YOUR ASSIGNMENT
One line at a time, check the entries below for the word "image", and copy each line that has it.

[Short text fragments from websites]
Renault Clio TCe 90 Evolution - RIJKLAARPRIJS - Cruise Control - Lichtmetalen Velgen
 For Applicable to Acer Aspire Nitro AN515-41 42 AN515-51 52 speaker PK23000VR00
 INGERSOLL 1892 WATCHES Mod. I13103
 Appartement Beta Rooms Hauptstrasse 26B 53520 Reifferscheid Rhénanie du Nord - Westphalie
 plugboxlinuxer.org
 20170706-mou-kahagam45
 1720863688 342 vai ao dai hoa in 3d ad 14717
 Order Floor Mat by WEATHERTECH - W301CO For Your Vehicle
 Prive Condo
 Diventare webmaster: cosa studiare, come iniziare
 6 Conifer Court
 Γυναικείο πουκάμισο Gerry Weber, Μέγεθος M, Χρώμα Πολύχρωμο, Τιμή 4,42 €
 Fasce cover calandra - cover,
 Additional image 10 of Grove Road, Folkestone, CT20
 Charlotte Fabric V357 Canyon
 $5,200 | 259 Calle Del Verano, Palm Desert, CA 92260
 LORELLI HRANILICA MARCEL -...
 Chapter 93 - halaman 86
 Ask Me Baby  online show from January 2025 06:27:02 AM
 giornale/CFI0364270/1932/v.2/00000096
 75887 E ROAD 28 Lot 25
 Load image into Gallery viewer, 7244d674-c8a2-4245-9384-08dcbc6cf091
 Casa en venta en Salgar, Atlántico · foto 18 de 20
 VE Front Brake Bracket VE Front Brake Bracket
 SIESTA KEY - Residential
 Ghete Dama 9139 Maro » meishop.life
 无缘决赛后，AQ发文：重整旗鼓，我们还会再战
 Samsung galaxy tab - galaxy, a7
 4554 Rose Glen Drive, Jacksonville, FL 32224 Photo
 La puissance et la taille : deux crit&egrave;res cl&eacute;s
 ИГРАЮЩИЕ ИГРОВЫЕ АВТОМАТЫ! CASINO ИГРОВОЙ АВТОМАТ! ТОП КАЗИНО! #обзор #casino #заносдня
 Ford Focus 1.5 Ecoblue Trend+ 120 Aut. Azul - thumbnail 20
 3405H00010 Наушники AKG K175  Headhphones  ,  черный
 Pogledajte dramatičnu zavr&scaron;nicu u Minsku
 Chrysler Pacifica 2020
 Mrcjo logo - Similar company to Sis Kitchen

RESPONSE AREA
 Additional image 10 of Grove Road, Folkestone, CT20
 Load image into Gallery viewer, 7244d674-c8a2-4245-9384-08dcbc6cf091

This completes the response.